PROBLEM DETAILS
Show me every line in the listing that has the word "regulated".

INFORMATION PROVIDED
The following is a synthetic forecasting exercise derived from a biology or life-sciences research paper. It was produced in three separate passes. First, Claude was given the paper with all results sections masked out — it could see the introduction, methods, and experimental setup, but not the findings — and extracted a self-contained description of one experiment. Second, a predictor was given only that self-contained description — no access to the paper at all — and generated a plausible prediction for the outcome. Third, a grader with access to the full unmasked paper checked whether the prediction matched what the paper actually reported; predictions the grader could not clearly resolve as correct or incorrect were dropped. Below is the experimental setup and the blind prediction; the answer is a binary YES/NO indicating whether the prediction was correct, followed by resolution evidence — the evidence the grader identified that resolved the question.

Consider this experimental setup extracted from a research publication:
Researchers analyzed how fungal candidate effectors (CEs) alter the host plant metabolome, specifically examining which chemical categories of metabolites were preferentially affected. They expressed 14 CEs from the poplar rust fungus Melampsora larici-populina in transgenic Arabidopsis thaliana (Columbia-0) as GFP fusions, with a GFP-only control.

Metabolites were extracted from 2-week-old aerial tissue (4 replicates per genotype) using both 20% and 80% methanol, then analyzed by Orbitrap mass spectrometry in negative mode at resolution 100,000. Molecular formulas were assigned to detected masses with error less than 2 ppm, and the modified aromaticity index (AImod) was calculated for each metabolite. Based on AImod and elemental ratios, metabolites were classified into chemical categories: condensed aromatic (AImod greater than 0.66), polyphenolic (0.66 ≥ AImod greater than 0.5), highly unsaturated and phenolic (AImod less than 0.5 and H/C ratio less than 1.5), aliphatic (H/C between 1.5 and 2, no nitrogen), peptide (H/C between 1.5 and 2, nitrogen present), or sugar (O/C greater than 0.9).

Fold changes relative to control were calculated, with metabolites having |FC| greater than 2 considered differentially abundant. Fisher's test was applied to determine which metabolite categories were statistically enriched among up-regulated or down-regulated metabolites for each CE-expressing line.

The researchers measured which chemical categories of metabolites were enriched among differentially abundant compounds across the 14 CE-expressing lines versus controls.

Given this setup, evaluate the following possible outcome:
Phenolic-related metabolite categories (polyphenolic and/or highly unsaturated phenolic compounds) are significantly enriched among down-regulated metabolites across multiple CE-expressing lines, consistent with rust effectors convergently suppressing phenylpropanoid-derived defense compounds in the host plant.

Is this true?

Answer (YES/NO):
---
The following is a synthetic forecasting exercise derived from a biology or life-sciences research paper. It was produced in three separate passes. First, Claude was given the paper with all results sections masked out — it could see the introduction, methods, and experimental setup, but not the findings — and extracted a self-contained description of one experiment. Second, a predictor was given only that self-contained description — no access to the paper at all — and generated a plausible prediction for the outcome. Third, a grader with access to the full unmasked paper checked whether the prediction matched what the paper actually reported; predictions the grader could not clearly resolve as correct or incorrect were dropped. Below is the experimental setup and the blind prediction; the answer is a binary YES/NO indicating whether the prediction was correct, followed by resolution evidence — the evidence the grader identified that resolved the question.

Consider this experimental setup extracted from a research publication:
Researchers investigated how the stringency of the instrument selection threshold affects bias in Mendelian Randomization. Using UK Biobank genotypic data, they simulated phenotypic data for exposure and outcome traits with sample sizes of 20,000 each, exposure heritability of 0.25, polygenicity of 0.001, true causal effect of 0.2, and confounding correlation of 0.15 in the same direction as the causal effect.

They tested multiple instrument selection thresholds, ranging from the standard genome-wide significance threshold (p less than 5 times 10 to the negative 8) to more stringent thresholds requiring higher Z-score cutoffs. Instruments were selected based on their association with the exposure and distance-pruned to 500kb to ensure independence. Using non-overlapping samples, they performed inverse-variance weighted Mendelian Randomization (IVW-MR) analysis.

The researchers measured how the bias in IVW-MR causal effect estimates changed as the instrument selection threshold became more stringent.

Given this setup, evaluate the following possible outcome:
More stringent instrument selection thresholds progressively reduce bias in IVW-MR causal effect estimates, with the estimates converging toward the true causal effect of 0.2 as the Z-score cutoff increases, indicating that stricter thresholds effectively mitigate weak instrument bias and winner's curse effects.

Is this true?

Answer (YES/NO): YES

TASK ANSWER
Fold changes relative to control were calculated, with metabolites having |FC| greater than 2 considered differentially abundant. Fisher's test was applied to determine which metabolite categories were statistically enriched among up-regulated or down-regulated metabolites for each CE-expressing line.
Phenolic-related metabolite categories (polyphenolic and/or highly unsaturated phenolic compounds) are significantly enriched among down-regulated metabolites across multiple CE-expressing lines, consistent with rust effectors convergently suppressing phenylpropanoid-derived defense compounds in the host plant.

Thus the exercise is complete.